Ki Sakti mengangguk. Dia mendekati Pangeran yang masih menggosok-gosok tompel dipipi nya.
“Pangeran, sepertinya Pangeran terkena kutukan hutan terlarang.”
“Saya tahu. Lalu bagaimana caranya menghilangkan tompel sialan ini Ki?”
Ki Sakti menggeleng. Pangeran masih saja mengumpat.
“Saya tidak tahu Pangeran. Saya harus bertapa dahulu untuk mendapatkan jawabannya.”
“Berapa lama?” Tanya Pangeran.
“Saya tidak tahu. Pangeran harap bersabar. Sambil mengunggu Pangeran bisa tinggal disini. Murid saya bisa mengajari Pangeran banyak hal.”
“Tinggal disini? Tidak! Aku tidak mau.”
“Jadi Pangeran akan kembali ke kerajaan dengan keadaan seperti ini?”
Pangeran Dirandra berpikir sejenak. Ki Sakti benar. Dia tidak bisa pulang jika tompel itu belum hilang.
“Baiklah. Aku akan tinggal disini.”
Ki Sakti tersenyum mendengar jawaban Pangeran Dirandra. Ki Sakti memerintahkan muridnya untuk mengantar Pangeran Dirandra ke kamar tamu.
Sementara itu, Ki Sakti menulis surat balasan untuk raja.
Yang terhormat baginda raja,
Semua berjalan sesuai rencana.
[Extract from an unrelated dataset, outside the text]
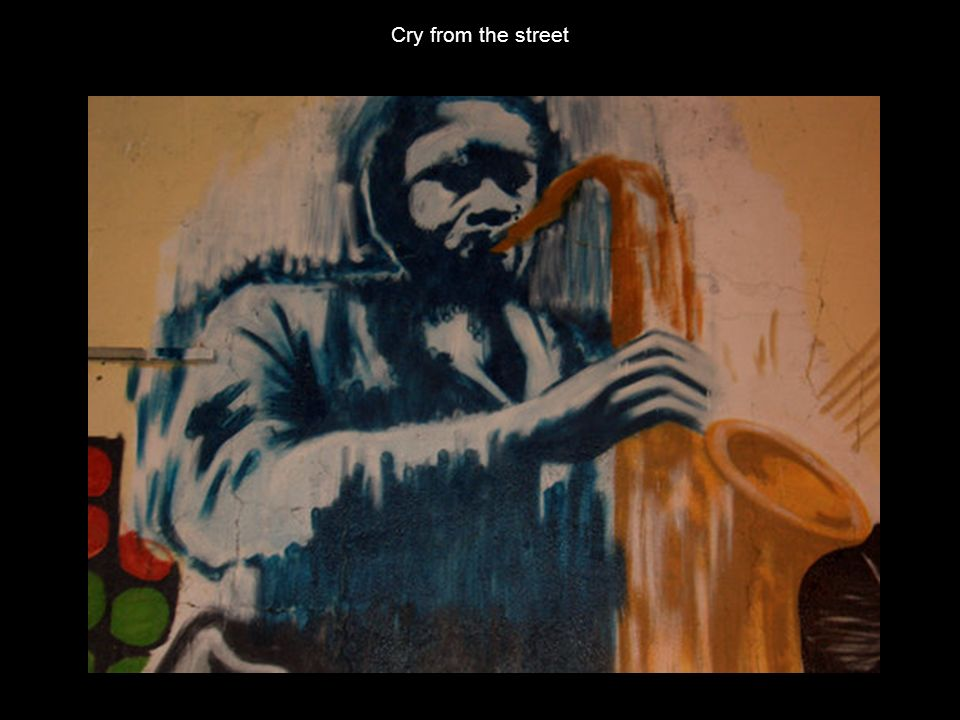 Cry from the street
Pangeran Dirandra akan tinggal disini untuk beberapa waktu.
Saya akan berusaha sebaik mungkin untuk mendidik Pangeran Dirandra.
Semoga kebiasaan buruk pangeran segera berubah.
Hormat saya
Ki Sakti
----------------------------------------------------------------------------------------------------------------
Naskah Setelah Dibedah
Kutukan Pangeran Dirandra
Oleh : Retno Rahayu
Siang itu matahari bersinar terik. Pangeran Dirandra menyeka peluh di dahinya. Matanya membidik sasaran panah dengan seksama. Kraak...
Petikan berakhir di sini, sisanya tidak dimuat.